DIRECTION
Write each line out again exactly as written.

SUPPLIED DATA

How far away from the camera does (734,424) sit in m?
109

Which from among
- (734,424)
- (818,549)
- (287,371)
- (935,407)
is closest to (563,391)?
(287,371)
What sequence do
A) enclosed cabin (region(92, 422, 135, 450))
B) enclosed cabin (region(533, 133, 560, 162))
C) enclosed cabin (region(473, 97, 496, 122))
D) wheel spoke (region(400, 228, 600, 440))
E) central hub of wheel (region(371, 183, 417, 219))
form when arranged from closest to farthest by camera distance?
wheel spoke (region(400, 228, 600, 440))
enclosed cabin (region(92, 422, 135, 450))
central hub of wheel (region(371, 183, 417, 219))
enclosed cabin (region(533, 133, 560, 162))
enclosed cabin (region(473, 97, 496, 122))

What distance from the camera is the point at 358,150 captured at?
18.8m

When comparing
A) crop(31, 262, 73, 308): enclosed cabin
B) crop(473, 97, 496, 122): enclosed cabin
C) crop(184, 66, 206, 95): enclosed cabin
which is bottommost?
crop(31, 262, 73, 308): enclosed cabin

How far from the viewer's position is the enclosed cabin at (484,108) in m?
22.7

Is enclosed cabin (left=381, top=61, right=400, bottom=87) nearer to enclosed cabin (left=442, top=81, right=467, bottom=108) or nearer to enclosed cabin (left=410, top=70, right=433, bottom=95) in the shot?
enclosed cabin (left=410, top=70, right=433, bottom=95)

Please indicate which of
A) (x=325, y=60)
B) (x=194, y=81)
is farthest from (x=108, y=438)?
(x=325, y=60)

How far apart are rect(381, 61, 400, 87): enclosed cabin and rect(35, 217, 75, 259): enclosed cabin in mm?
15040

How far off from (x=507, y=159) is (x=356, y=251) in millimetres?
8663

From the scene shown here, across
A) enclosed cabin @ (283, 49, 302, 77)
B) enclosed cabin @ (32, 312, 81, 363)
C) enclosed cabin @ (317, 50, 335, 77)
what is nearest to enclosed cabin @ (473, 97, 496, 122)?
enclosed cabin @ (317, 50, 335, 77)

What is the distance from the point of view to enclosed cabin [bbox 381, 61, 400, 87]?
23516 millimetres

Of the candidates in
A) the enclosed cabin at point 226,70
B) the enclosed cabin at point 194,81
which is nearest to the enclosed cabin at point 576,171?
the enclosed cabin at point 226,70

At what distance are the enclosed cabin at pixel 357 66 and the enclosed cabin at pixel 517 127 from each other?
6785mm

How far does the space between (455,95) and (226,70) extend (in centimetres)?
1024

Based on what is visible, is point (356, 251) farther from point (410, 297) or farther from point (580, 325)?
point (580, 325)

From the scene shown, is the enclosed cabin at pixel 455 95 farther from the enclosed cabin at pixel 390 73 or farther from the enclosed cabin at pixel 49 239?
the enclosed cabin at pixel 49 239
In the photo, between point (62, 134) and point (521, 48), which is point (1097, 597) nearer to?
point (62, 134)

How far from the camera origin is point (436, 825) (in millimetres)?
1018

RESPONSE
How far away from the camera does (734,424) sit in m?
109

Which from among
- (734,424)
- (818,549)
- (287,371)
- (935,407)
is closest to (563,391)?
(287,371)
What sequence do
A) enclosed cabin (region(92, 422, 135, 450))
B) enclosed cabin (region(533, 133, 560, 162))
C) enclosed cabin (region(473, 97, 496, 122))
D) wheel spoke (region(400, 228, 600, 440))
E) central hub of wheel (region(371, 183, 417, 219))
form when arranged from closest to farthest by camera distance?
wheel spoke (region(400, 228, 600, 440))
enclosed cabin (region(92, 422, 135, 450))
central hub of wheel (region(371, 183, 417, 219))
enclosed cabin (region(533, 133, 560, 162))
enclosed cabin (region(473, 97, 496, 122))

What distance from the camera is the point at 358,150 captured at?
18.8m

When comparing
A) crop(31, 262, 73, 308): enclosed cabin
B) crop(473, 97, 496, 122): enclosed cabin
C) crop(184, 66, 206, 95): enclosed cabin
which is bottommost?
crop(31, 262, 73, 308): enclosed cabin

How far from the viewer's position is the enclosed cabin at (484,108) in m?
22.7

Is enclosed cabin (left=381, top=61, right=400, bottom=87) nearer to enclosed cabin (left=442, top=81, right=467, bottom=108) or nearer to enclosed cabin (left=410, top=70, right=433, bottom=95) in the shot?
enclosed cabin (left=410, top=70, right=433, bottom=95)

Please indicate which of
A) (x=325, y=60)
B) (x=194, y=81)
is farthest from (x=108, y=438)?
(x=325, y=60)

How far apart are rect(381, 61, 400, 87): enclosed cabin and rect(35, 217, 75, 259): enclosed cabin in mm?
15040

How far off from (x=507, y=159) is (x=356, y=251) in millimetres?
8663

From the scene shown here, across
A) enclosed cabin @ (283, 49, 302, 77)
B) enclosed cabin @ (32, 312, 81, 363)
C) enclosed cabin @ (317, 50, 335, 77)
what is nearest to enclosed cabin @ (473, 97, 496, 122)?
enclosed cabin @ (317, 50, 335, 77)

What is the distance from the point of view to enclosed cabin [bbox 381, 61, 400, 87]?
23516 millimetres

Of the candidates in
A) the enclosed cabin at point 226,70
B) the enclosed cabin at point 194,81
which is nearest to the enclosed cabin at point 576,171?
the enclosed cabin at point 226,70

At what distance are the enclosed cabin at pixel 357 66 and the enclosed cabin at pixel 517 127 from each other?
6785mm

How far does the space between (455,95) and (226,70) extend (in centimetres)?
1024

Based on what is visible, is point (356, 251) farther from point (410, 297) or farther from point (580, 325)?
point (580, 325)

From the scene shown, is the enclosed cabin at pixel 455 95 farther from the enclosed cabin at pixel 390 73 or farther from the enclosed cabin at pixel 49 239?
the enclosed cabin at pixel 49 239
In the photo, between point (62, 134) and point (521, 48), which is point (1097, 597) nearer to?
point (62, 134)

How far from the camera origin is point (436, 825) (in millimetres)?
1018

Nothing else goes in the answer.